Вор… Им он был много лет. Вор «в законе», самый отчаянный в Одессе. С ним никто не мог конкурировать. Он был вором — ювелиром, злым волшебником, ходячим сундуком. Но и ему пришла «крышка». Погорел на мелочи. На обычном кулоне. Ошибся впервые, приняв медяшку за золото. Впервые и попался. Выбросил его. А это увидели. И трясти стали. Всем пляжем. Так трясли, что чуть кишки не вытряхнули. Десять лет его ловили. Десять лет и дали. Г од в год. По- джентльменски. Только искали его на юге. А отправили на север. Охладиться.

Кенты, правда, обещали помогать ему. Посылками. Но… Забыли… Как только истратили все его деньги.

О! Сколько раз слышала Чукотка его рев! Как подняв к ярким звездам замерзающие руки, еле шевеля голодным языком, он просил небо напомнить о нем кентам. Хоть бы сухарь какой!
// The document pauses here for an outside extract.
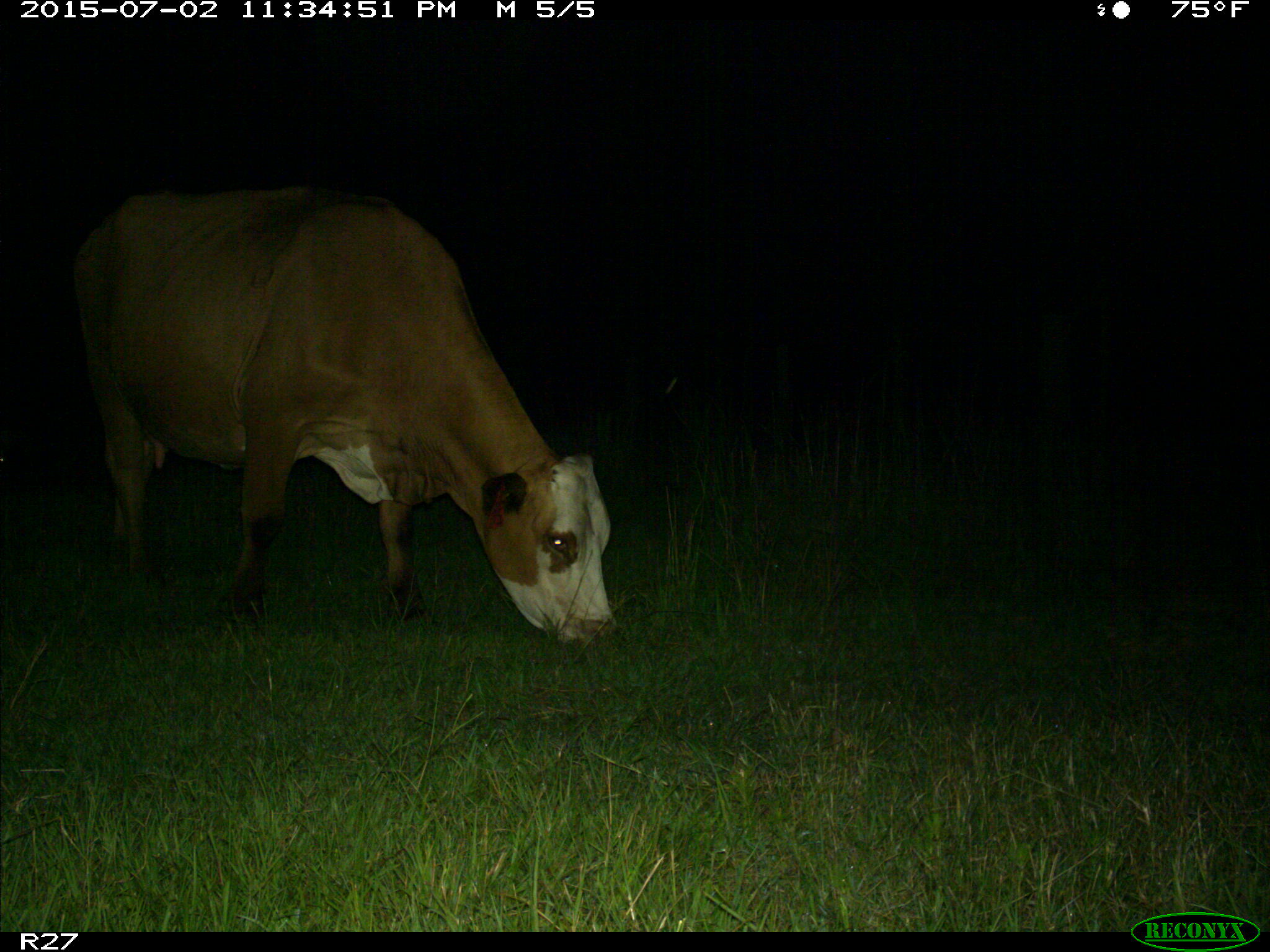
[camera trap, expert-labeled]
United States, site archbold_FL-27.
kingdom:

Хоть бы пачку махорки прислали!

В темном бараке он сколько раз себя костерил самыми последними словами…

— Костя!

— Хватит отдыхать!

— Давай помогай! — услышал он с берега голоса рыбаков. И стряхнув воспоминания, как тяжелый сон, быстро подошел к мужчинам.

— Молодец, однако! — улыбнулся ему Отке.

— Почему?

— Сам встал.

— Привыкает, — улыбнулся старик Юхтын.

— Пора уже! — похлопал по спине Яэтлы.

— Ну, пошли, — позвал всех Отке, и отплывшая от берега байдара потянула второй конец невода в море.
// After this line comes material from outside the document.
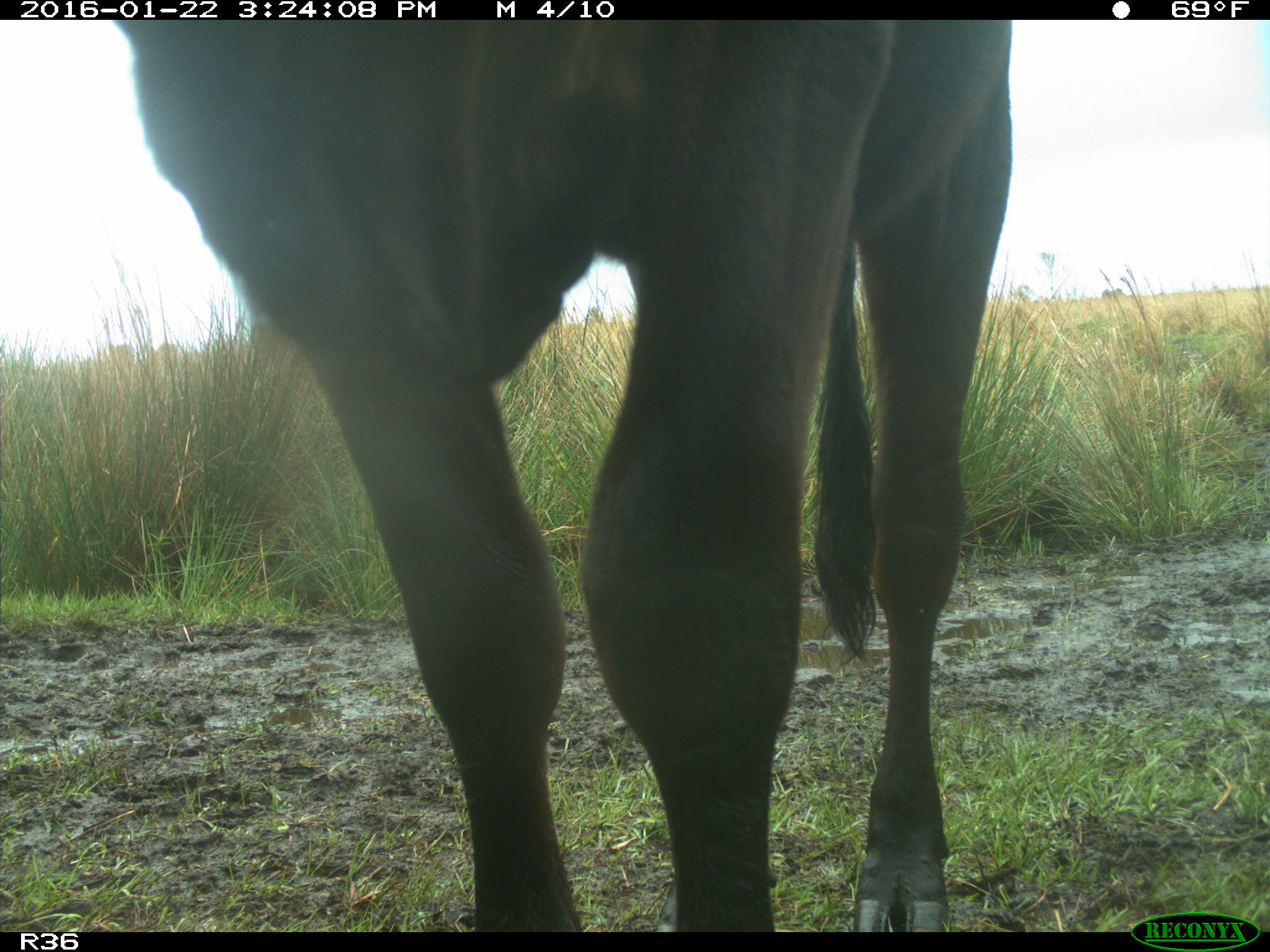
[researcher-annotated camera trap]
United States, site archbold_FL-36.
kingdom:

Рыбаки молча смотрели вслед ей. Вот она, сделав полукруг, подошла к берегу. Все заторопились к ней.

— Давай! Взяли! Пошли!

И снова плечо в плечо, шаг в шаг. Сплелись дыхания — в единое, тяжелое. Плечи, приняв первую тяжесть, напряглись.

— Эх-х! — вырывается из груди Юхтына.

Ноги — как пружины. Ими так трудно управлять.

— Давай, давай! — слышится голос Отке.

Первый улов. Рыбины уже не вызывают восторг, но радуют глаза и душу.

Байдара отошла вторично. Как вдруг с берега крик послышался. Старушка звала Отке. Глаза ее были полны слез.

— Что с нею? — спросил Костя у Отке. Тот вначале рукой махнул и крикнул жене что-то злое. Та, повернувшись, ушла.

Но время от времени Отке беспокойно оглядывался на берег. Вытирая вспотевший лоб. Глаза его то и дело поглядывали на часы.

— Да что случилось?

— Дочь рожает.

— А-а-а…

— Третьи сутки, — опустил голову бригадир.

— А муж? Ее муж?

— Он на сивучей охотится. Дома не скоро будет.

— Врача вызвал? — спросил Медуза.

— Нет.

— А почему?

— Нельзя! Она охотника селу даст. Одна рожает. За селом. Так положено. Никто не должен помогать. Даже сидеть рядом нельзя. Чтоб счастливый малыш родился. Так нам Кутх велел. Так рожают все наши женщины. Так рожали нас, — говорил Отке.

Да! Ну и чаконы! — сплюнул Медуза зло. Нарушать их он не имел права.

— Это твой первый внук? — спросил он бригадира.

— Да! Если она его родит.

— А если умрет она?

Кутх не допустит! — глянул на небо коряк.

К вечеру усталые, измотанные рыбаки забыли о дочери Отке. Но идя на улицу села, увидев женщин, робко собравшихся на окраине, вспомнили о ней. Далеко-далеко разносились стоны, крики рожавшей.

Отке опустил голову. Лицо его потемнело.

Позовите врача к ней! — не выдержал поселенец.

— Уехала, в район вызвали.

— Когда приедет?

— Не знаем. Но не скоро.

— Так что же вы стоите? Ведь помочь ей надо! Вы же старики! Все должны уметь! — возмутился Костя.

— Что ты, Костя! Баба одна родить должна! — крутили головами рыбаки.

— Эх вы! Черти! Тоже мне в деды собрались, туды вашу мать! — и, прибавив к сказанному пару пересоленных матов, пошел на крик.

Что-то кричали ему вслед коряки. Но он, торопливо перескакивая кочки, бежал к стланнику, за каким кричала баба.

Увидев рядом мужчину, она перестала орать. Схватила в рот тугой узел платка. Лицо ее перекосило от боли.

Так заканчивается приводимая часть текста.